Barefoot in the Frat House

The thing I find most horrifying about this is that they apparently have a no-shoes policy.  Look at the pile of shoes by the door.  The white socks.  The one guy holding the bong appears to actually be wearing slippers instead of moccassins.

I absolutely loathe having to take my shoes off inside because I'm afraid of stepping on something sharp.  When I was a kid I read a book about the San Fransisco earthquake of 1906, and it said that because the earthquake happened in the early morning while people were still in bed, everyone ran out into the street barefoot and ended up with massive injuries from all the broken glass cutting their feet.  This HORRIFIED me beyond belief.  Way more than the tragedy of people losing their homes or dying. 

One of the most terrifying cinematic moments for me is in Die Hard when Hans Gruber tells his henchman to "shoot the glass" so that John McClane has to walk across the broken glass barefoot.  At that point, I basically just want John to give up and let the terrorists win.  I've had it. 


8 comments:

Rob! said...

My favorite thing is that they can't wear shoes but they're spilling beer all over their floor. Someone's parents were probably very strict about this but he never realized why, he just thought it was a great rule.

Anonymous said...

You don't live somewhere where it snows, do you? Slush, salt chunks, and mud all tracked right over a white carpet. God damned roommates.

Henray said...

You dont like wearing shoes innside? man, that sounds really wrong to me. couldnt you wear slippers or something? stomping around in shoes all day sounds like it would leave your feet with a pretty rich odor at the end.

Luvbug said...

Can we please stop talking like a bunch of bored Gloop twats, shut the fuck up about shoe rules and please heap more mockery upon these pathetic douchenuggets? What do you second-hand dildos think this site is for, anyway?

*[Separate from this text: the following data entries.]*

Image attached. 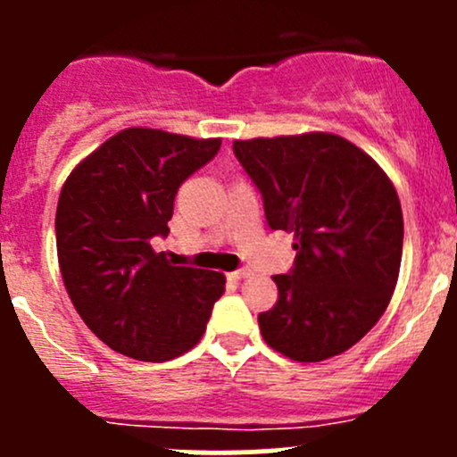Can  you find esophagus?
<instances>
[{"label": "esophagus", "instance_id": "1", "mask_svg": "<svg viewBox=\"0 0 457 457\" xmlns=\"http://www.w3.org/2000/svg\"><path fill=\"white\" fill-rule=\"evenodd\" d=\"M252 271L250 270H245V267H243V270H237V271H232V274H229V278H234V280H243V278H247V276H250Z\"/></svg>", "mask_w": 457, "mask_h": 457}]
</instances>
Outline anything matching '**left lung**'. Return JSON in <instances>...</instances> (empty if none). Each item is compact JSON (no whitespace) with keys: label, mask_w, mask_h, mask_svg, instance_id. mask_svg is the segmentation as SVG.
I'll use <instances>...</instances> for the list:
<instances>
[{"label":"left lung","mask_w":457,"mask_h":457,"mask_svg":"<svg viewBox=\"0 0 457 457\" xmlns=\"http://www.w3.org/2000/svg\"><path fill=\"white\" fill-rule=\"evenodd\" d=\"M271 229L294 234V267L258 314L271 349L298 362L347 352L380 320L403 258V210L386 174L343 137L234 141Z\"/></svg>","instance_id":"left-lung-1"}]
</instances>
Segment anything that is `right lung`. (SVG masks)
Wrapping results in <instances>:
<instances>
[{"label":"right lung","mask_w":457,"mask_h":457,"mask_svg":"<svg viewBox=\"0 0 457 457\" xmlns=\"http://www.w3.org/2000/svg\"><path fill=\"white\" fill-rule=\"evenodd\" d=\"M219 147L220 139L128 128L63 183L54 216L63 285L92 334L123 356H181L199 343L223 296V274L177 267L150 245L168 237L181 183Z\"/></svg>","instance_id":"add662e5"}]
</instances>
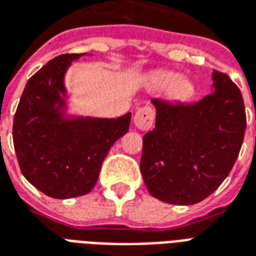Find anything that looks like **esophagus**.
Returning a JSON list of instances; mask_svg holds the SVG:
<instances>
[{"label":"esophagus","mask_w":256,"mask_h":256,"mask_svg":"<svg viewBox=\"0 0 256 256\" xmlns=\"http://www.w3.org/2000/svg\"><path fill=\"white\" fill-rule=\"evenodd\" d=\"M153 119H154V111L150 107H141L136 111V115H134V124L136 128H140V130H149L152 128Z\"/></svg>","instance_id":"esophagus-1"}]
</instances>
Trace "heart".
Segmentation results:
<instances>
[{
    "label": "heart",
    "instance_id": "obj_1",
    "mask_svg": "<svg viewBox=\"0 0 256 256\" xmlns=\"http://www.w3.org/2000/svg\"><path fill=\"white\" fill-rule=\"evenodd\" d=\"M179 80V74L178 73H174V72H158L156 74L152 77V86L156 88V90H166V88H170L171 85L175 84L174 88H172V92L175 96L178 98H183L188 94V84L186 81H178Z\"/></svg>",
    "mask_w": 256,
    "mask_h": 256
}]
</instances>
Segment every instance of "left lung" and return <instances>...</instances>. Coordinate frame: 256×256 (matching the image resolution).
I'll return each instance as SVG.
<instances>
[{
  "label": "left lung",
  "instance_id": "left-lung-1",
  "mask_svg": "<svg viewBox=\"0 0 256 256\" xmlns=\"http://www.w3.org/2000/svg\"><path fill=\"white\" fill-rule=\"evenodd\" d=\"M213 90L196 103L153 99L156 124L142 138L141 174L154 198L194 205L229 175L243 144V96L228 74L213 70Z\"/></svg>",
  "mask_w": 256,
  "mask_h": 256
}]
</instances>
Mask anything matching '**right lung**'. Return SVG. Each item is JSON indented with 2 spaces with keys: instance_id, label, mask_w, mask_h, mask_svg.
<instances>
[{
  "instance_id": "add662e5",
  "label": "right lung",
  "mask_w": 256,
  "mask_h": 256,
  "mask_svg": "<svg viewBox=\"0 0 256 256\" xmlns=\"http://www.w3.org/2000/svg\"><path fill=\"white\" fill-rule=\"evenodd\" d=\"M84 54H62L28 80L13 119V145L22 175L43 194L66 200L88 194L132 114L116 119L68 118L64 77Z\"/></svg>"
}]
</instances>
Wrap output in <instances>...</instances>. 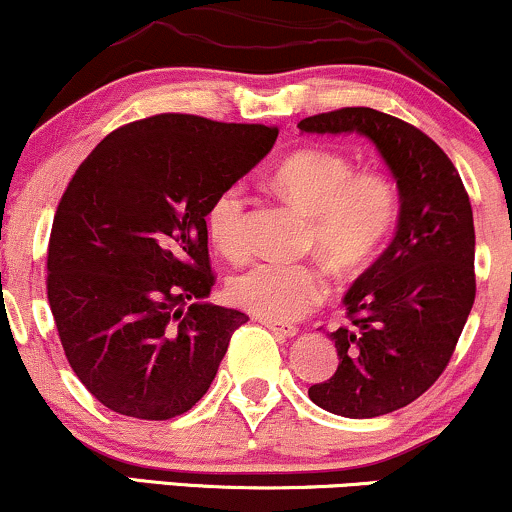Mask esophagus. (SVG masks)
I'll return each instance as SVG.
<instances>
[{
    "label": "esophagus",
    "instance_id": "1",
    "mask_svg": "<svg viewBox=\"0 0 512 512\" xmlns=\"http://www.w3.org/2000/svg\"><path fill=\"white\" fill-rule=\"evenodd\" d=\"M261 323H263V326H266L268 330H273L275 335H282V338H294V335L299 333V328L292 326V323L270 321V318H261Z\"/></svg>",
    "mask_w": 512,
    "mask_h": 512
}]
</instances>
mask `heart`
I'll return each mask as SVG.
<instances>
[{
  "instance_id": "obj_1",
  "label": "heart",
  "mask_w": 512,
  "mask_h": 512,
  "mask_svg": "<svg viewBox=\"0 0 512 512\" xmlns=\"http://www.w3.org/2000/svg\"><path fill=\"white\" fill-rule=\"evenodd\" d=\"M275 189L311 218V244L342 273L359 270L381 249L398 218V194L386 177L354 174L333 150H299L280 162ZM213 244L227 258L249 251V194L242 182L222 186L206 210ZM328 275L316 263L256 261L227 282L230 299L270 321L309 314L328 294Z\"/></svg>"
}]
</instances>
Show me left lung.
I'll list each match as a JSON object with an SVG mask.
<instances>
[{
	"instance_id": "obj_1",
	"label": "left lung",
	"mask_w": 512,
	"mask_h": 512,
	"mask_svg": "<svg viewBox=\"0 0 512 512\" xmlns=\"http://www.w3.org/2000/svg\"><path fill=\"white\" fill-rule=\"evenodd\" d=\"M302 134H359L398 184L393 242L345 294L350 328L330 340L338 369L309 388L311 402L347 419L410 405L443 374L474 304V220L455 165L429 136L371 107L299 122Z\"/></svg>"
}]
</instances>
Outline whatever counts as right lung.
<instances>
[{
  "label": "right lung",
  "mask_w": 512,
  "mask_h": 512,
  "mask_svg": "<svg viewBox=\"0 0 512 512\" xmlns=\"http://www.w3.org/2000/svg\"><path fill=\"white\" fill-rule=\"evenodd\" d=\"M278 129L155 114L112 131L54 213L47 299L78 381L112 412L172 419L213 383L249 316L213 287L206 210L273 148Z\"/></svg>",
  "instance_id": "add662e5"
}]
</instances>
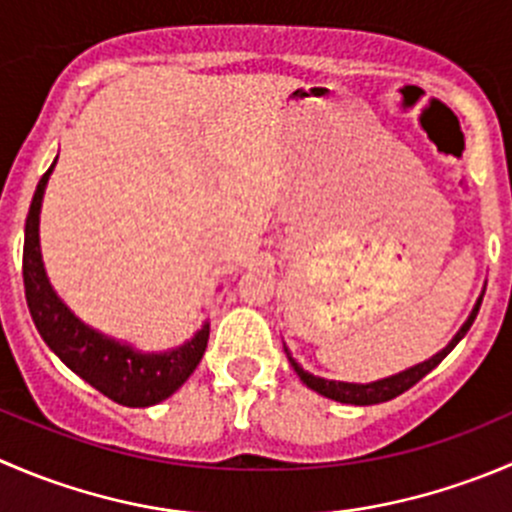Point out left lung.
Wrapping results in <instances>:
<instances>
[{
    "label": "left lung",
    "instance_id": "left-lung-1",
    "mask_svg": "<svg viewBox=\"0 0 512 512\" xmlns=\"http://www.w3.org/2000/svg\"><path fill=\"white\" fill-rule=\"evenodd\" d=\"M483 295L485 290L480 292L478 302L473 305V310H470L468 320L463 322V327H460L458 332L453 335V340L448 342V345L443 347L440 352H435L433 357H428V360L418 362V365L408 367V370H400L395 372V375L390 377H382V380H372V382H342V380H327V377H317L312 375V372H307L305 367L300 365V362L295 360V357L290 355V350L285 347L287 352V360H290V365L295 367L297 377H300L302 382H305L307 388L315 390V393L325 395V398L335 400V403H345V405H377V403H388V400L398 398V395H403L405 390H410L415 385V382L423 380L425 375H428L433 367H438L440 362L448 357V352L453 350L455 345H458L460 340L465 337V332L470 330V325H473L475 315H478L480 310V302H483Z\"/></svg>",
    "mask_w": 512,
    "mask_h": 512
}]
</instances>
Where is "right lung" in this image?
Returning a JSON list of instances; mask_svg holds the SVG:
<instances>
[{
	"label": "right lung",
	"mask_w": 512,
	"mask_h": 512,
	"mask_svg": "<svg viewBox=\"0 0 512 512\" xmlns=\"http://www.w3.org/2000/svg\"><path fill=\"white\" fill-rule=\"evenodd\" d=\"M54 165L57 160L39 180L32 205H29L27 225H24L22 275L34 325L49 350L109 400L127 408H150V405L162 403L172 393H177L200 365L207 337H210V322H205L180 347L145 352L137 350L130 342L94 330L69 310L67 302L57 295L49 282L42 247H39V212H42L44 190H47Z\"/></svg>",
	"instance_id": "obj_1"
}]
</instances>
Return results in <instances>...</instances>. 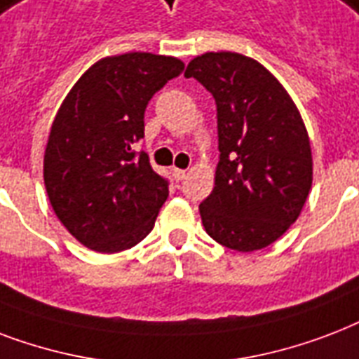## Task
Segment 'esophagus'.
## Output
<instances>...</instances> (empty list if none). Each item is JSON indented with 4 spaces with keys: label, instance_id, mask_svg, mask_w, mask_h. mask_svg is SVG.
Here are the masks:
<instances>
[{
    "label": "esophagus",
    "instance_id": "esophagus-1",
    "mask_svg": "<svg viewBox=\"0 0 359 359\" xmlns=\"http://www.w3.org/2000/svg\"><path fill=\"white\" fill-rule=\"evenodd\" d=\"M185 174H187V172L182 170V168H172V177H174L176 182H182L183 177H185Z\"/></svg>",
    "mask_w": 359,
    "mask_h": 359
}]
</instances>
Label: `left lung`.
Wrapping results in <instances>:
<instances>
[{
  "mask_svg": "<svg viewBox=\"0 0 359 359\" xmlns=\"http://www.w3.org/2000/svg\"><path fill=\"white\" fill-rule=\"evenodd\" d=\"M217 104L215 187L198 205L205 232L240 252L279 240L313 183L309 136L285 88L258 61L208 52L185 71Z\"/></svg>",
  "mask_w": 359,
  "mask_h": 359,
  "instance_id": "1",
  "label": "left lung"
}]
</instances>
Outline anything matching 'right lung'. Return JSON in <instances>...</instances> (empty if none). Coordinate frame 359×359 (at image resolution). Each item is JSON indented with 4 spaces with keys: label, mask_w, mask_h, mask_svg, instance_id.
I'll return each instance as SVG.
<instances>
[{
    "label": "right lung",
    "mask_w": 359,
    "mask_h": 359,
    "mask_svg": "<svg viewBox=\"0 0 359 359\" xmlns=\"http://www.w3.org/2000/svg\"><path fill=\"white\" fill-rule=\"evenodd\" d=\"M183 67L146 52L104 57L65 97L46 144L44 185L57 219L82 245L119 252L154 229L168 180L133 148L144 138L149 99Z\"/></svg>",
    "instance_id": "add662e5"
}]
</instances>
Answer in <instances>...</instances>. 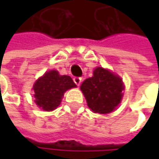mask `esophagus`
I'll return each mask as SVG.
<instances>
[{
  "mask_svg": "<svg viewBox=\"0 0 159 159\" xmlns=\"http://www.w3.org/2000/svg\"><path fill=\"white\" fill-rule=\"evenodd\" d=\"M74 82L75 83V84H76V85H80V84H81V82H82V78L76 76V77H75V78H74Z\"/></svg>",
  "mask_w": 159,
  "mask_h": 159,
  "instance_id": "obj_1",
  "label": "esophagus"
}]
</instances>
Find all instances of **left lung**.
Here are the masks:
<instances>
[{"mask_svg":"<svg viewBox=\"0 0 159 159\" xmlns=\"http://www.w3.org/2000/svg\"><path fill=\"white\" fill-rule=\"evenodd\" d=\"M81 90L89 109L95 113L107 114L114 111L120 104L123 84L118 75L98 67L94 71L92 77L83 82Z\"/></svg>","mask_w":159,"mask_h":159,"instance_id":"8db88e82","label":"left lung"}]
</instances>
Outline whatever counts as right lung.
Masks as SVG:
<instances>
[{"instance_id":"1","label":"right lung","mask_w":159,"mask_h":159,"mask_svg":"<svg viewBox=\"0 0 159 159\" xmlns=\"http://www.w3.org/2000/svg\"><path fill=\"white\" fill-rule=\"evenodd\" d=\"M76 84L68 75H60L57 71H49L38 80L34 86L35 102L42 110H55L61 103L66 90L75 87Z\"/></svg>"}]
</instances>
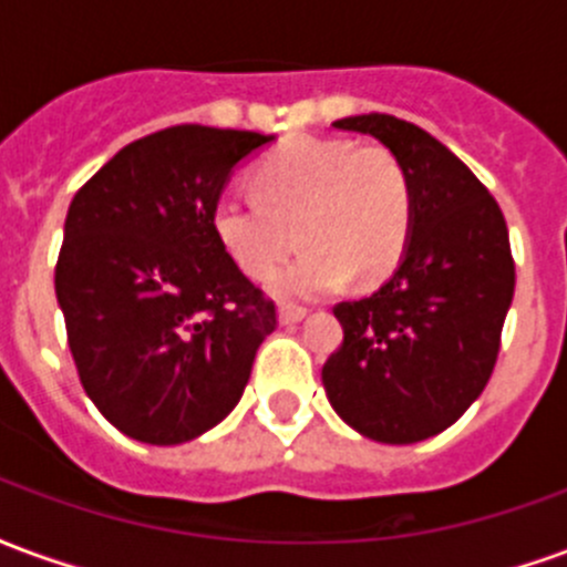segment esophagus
Wrapping results in <instances>:
<instances>
[{
	"instance_id": "esophagus-1",
	"label": "esophagus",
	"mask_w": 567,
	"mask_h": 567,
	"mask_svg": "<svg viewBox=\"0 0 567 567\" xmlns=\"http://www.w3.org/2000/svg\"><path fill=\"white\" fill-rule=\"evenodd\" d=\"M303 319H307V309L303 307H291V303H288V307H279V321H282V324H297V321Z\"/></svg>"
}]
</instances>
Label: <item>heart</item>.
Listing matches in <instances>:
<instances>
[{
    "label": "heart",
    "instance_id": "obj_1",
    "mask_svg": "<svg viewBox=\"0 0 567 567\" xmlns=\"http://www.w3.org/2000/svg\"><path fill=\"white\" fill-rule=\"evenodd\" d=\"M255 197H221L212 236L251 279H267L297 236L303 255L270 282L282 300L340 291L352 272L377 282L398 267L413 227V187L385 145L291 140L251 173Z\"/></svg>",
    "mask_w": 567,
    "mask_h": 567
}]
</instances>
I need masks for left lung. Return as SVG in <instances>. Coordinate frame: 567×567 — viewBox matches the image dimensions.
<instances>
[{"mask_svg": "<svg viewBox=\"0 0 567 567\" xmlns=\"http://www.w3.org/2000/svg\"><path fill=\"white\" fill-rule=\"evenodd\" d=\"M382 142L413 187V227L392 279L337 303L343 346L321 368L346 425L380 443L446 431L486 389L513 300L511 236L498 203L446 145L394 115L333 121Z\"/></svg>", "mask_w": 567, "mask_h": 567, "instance_id": "1", "label": "left lung"}]
</instances>
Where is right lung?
I'll return each instance as SVG.
<instances>
[{"label":"right lung","mask_w":567,"mask_h":567,"mask_svg":"<svg viewBox=\"0 0 567 567\" xmlns=\"http://www.w3.org/2000/svg\"><path fill=\"white\" fill-rule=\"evenodd\" d=\"M276 136L182 124L130 142L69 206L56 303L81 385L127 437L175 446L246 392L276 307L212 236L243 161Z\"/></svg>","instance_id":"obj_1"}]
</instances>
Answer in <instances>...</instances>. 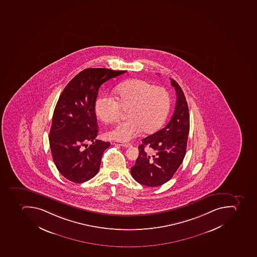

So, to continue: Ha ha, Keystone Light!

Anonymous said...

Anyone whose ever been in a frat house knows this is way too clean to be a frat house

Anonymous said...

I went to a "party" at a friends' house one time and you had to take your shoes off. Then some girl spilled her red wine on the floor. Then some kid puked. I put my shoes back on. FUCK THE RULES.

Jonathan said...

Ever hear of the pass out policy regarding shoes? Essentially, if you are wearing shoes when you pass out you are fair game for pretty much anything. The sharpie is usually the standard but some go to the extreme. One of the reasons I try and avoid wearing shoes.

The only time I ever have to worry about stepping on something is if someone breaks the glass. Luckily, my friends and I are clever enough while intoxicated to clean it up.

Anonymous said...

You do realize that the whole "wearing shoes indoors" thing is something that looks really weird if you're not from the US?